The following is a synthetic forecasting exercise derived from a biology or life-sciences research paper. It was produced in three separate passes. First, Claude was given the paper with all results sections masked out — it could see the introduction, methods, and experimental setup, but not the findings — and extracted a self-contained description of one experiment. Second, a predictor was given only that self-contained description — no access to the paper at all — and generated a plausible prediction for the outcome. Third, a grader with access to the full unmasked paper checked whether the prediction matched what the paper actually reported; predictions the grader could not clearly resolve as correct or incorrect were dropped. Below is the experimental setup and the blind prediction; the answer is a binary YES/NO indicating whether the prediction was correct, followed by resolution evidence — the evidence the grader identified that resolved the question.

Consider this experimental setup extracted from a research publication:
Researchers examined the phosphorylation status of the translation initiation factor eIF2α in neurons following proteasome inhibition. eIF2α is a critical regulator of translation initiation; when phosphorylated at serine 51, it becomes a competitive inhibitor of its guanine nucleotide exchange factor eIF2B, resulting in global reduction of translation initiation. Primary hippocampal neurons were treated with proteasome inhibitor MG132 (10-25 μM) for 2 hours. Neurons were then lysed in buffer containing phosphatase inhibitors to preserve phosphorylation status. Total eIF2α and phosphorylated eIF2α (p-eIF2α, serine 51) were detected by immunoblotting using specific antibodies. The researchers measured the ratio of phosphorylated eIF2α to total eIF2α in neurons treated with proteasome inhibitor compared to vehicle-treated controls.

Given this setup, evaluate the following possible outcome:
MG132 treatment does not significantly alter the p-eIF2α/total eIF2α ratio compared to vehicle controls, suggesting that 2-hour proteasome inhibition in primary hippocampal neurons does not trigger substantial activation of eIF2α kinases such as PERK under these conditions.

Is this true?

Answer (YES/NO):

AIM OF THE TASK: What must be returned is only the number of lines in the records that hold the word "from".

ANSWER TO THE PROBLEM: 2